• WHAT THE TASK ASKS
Revise the records below by changing every "green shrub" to "leafy bush", leaving all other text the same.

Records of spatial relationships
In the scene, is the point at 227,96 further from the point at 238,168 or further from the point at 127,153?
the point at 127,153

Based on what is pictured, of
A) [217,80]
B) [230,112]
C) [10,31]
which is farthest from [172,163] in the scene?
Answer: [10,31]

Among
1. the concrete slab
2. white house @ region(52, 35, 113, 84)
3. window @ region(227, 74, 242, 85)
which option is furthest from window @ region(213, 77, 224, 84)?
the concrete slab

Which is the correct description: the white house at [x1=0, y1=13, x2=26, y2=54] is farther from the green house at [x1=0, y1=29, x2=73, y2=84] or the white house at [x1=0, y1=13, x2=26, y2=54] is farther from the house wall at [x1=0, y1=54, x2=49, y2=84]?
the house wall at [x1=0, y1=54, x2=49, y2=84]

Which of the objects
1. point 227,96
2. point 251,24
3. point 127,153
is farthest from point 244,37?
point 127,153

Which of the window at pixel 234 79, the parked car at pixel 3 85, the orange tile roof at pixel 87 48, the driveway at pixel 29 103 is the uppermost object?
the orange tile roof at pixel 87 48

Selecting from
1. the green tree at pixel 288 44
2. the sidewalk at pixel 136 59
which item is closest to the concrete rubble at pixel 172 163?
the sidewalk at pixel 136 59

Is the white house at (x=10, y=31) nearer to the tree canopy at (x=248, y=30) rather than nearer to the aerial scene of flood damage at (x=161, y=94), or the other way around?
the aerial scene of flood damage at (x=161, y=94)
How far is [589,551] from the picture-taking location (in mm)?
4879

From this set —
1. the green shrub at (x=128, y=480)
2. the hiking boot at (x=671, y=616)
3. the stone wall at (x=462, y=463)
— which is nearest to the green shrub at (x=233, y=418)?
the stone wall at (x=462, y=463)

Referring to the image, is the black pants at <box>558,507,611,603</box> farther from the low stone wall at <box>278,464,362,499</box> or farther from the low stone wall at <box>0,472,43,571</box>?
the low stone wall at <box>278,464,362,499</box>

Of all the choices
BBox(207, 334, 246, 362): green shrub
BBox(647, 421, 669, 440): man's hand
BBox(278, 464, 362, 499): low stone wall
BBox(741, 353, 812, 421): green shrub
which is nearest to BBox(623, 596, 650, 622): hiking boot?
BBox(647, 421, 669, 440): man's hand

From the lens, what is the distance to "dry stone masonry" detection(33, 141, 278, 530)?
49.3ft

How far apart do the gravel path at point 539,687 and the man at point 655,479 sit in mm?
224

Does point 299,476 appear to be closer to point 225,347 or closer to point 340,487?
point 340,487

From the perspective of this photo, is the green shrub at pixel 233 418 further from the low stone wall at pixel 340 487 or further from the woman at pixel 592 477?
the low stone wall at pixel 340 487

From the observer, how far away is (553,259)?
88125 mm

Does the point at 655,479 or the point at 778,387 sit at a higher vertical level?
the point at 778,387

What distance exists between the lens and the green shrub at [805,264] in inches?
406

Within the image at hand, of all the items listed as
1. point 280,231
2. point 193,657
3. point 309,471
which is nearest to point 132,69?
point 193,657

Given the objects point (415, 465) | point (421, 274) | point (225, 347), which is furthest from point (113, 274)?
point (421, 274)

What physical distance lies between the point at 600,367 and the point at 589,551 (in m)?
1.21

• EXERCISE SOLUTION
In the scene, is the point at 227,96 further from the point at 238,168 or further from the point at 127,153?
the point at 127,153

Based on what is pictured, of
A) [217,80]
B) [230,112]
C) [10,31]
which is farthest from [172,163] in the scene?
Answer: [10,31]

Among
1. the concrete slab
2. white house @ region(52, 35, 113, 84)
3. window @ region(227, 74, 242, 85)
which option is furthest from window @ region(213, 77, 224, 84)?
the concrete slab

Which is the correct description: the white house at [x1=0, y1=13, x2=26, y2=54] is farther from the green house at [x1=0, y1=29, x2=73, y2=84] or the white house at [x1=0, y1=13, x2=26, y2=54] is farther from the house wall at [x1=0, y1=54, x2=49, y2=84]?
the house wall at [x1=0, y1=54, x2=49, y2=84]

Which of the objects
1. point 227,96
2. point 251,24
3. point 127,153
is farthest from point 244,37?
point 127,153

Which of the window at pixel 234 79, the parked car at pixel 3 85, the orange tile roof at pixel 87 48, the driveway at pixel 29 103 is the uppermost object?
the orange tile roof at pixel 87 48

Selecting from
1. the green tree at pixel 288 44
2. the sidewalk at pixel 136 59
which item is closest to the concrete rubble at pixel 172 163?
the sidewalk at pixel 136 59

Is the white house at (x=10, y=31) nearer to the tree canopy at (x=248, y=30) rather than nearer to the aerial scene of flood damage at (x=161, y=94), or the other way around?
the aerial scene of flood damage at (x=161, y=94)
How far is [589,551] from the picture-taking location (in mm)?
4879

From this set —
1. the leafy bush at (x=128, y=480)
2. the hiking boot at (x=671, y=616)
3. the stone wall at (x=462, y=463)
— which is nearest to the leafy bush at (x=233, y=418)?
the stone wall at (x=462, y=463)

Referring to the image, is the black pants at <box>558,507,611,603</box> farther from the low stone wall at <box>278,464,362,499</box> or farther from the low stone wall at <box>0,472,43,571</box>?
the low stone wall at <box>278,464,362,499</box>

Of all the choices
BBox(207, 334, 246, 362): leafy bush
BBox(647, 421, 669, 440): man's hand
BBox(278, 464, 362, 499): low stone wall
BBox(741, 353, 812, 421): leafy bush
which is nearest to BBox(623, 596, 650, 622): hiking boot?
BBox(647, 421, 669, 440): man's hand

From the lens, what is the distance to "dry stone masonry" detection(33, 141, 278, 530)?
49.3ft

How far apart do the gravel path at point 539,687 and the man at point 655,479 sit in mm?
224

Does point 299,476 appear to be closer to point 225,347 or closer to point 340,487?
point 340,487

From the perspective of this photo, is the leafy bush at pixel 233 418 further from the low stone wall at pixel 340 487 or further from the woman at pixel 592 477?
the low stone wall at pixel 340 487

From the observer, how far away is (553,259)?
88125 mm

Does the point at 655,479 or the point at 778,387 sit at a higher vertical level?
the point at 778,387

What distance exists between the lens and the leafy bush at [805,264] in inches?
406

Within the image at hand, of all the items listed as
1. point 280,231
2. point 193,657
3. point 309,471
which is nearest to point 132,69?
point 193,657

Given the objects point (415, 465) | point (421, 274) | point (225, 347), which is furthest from point (113, 274)?
point (421, 274)

What physical distance lies between the point at 600,367 and the point at 589,551 (in m)?
1.21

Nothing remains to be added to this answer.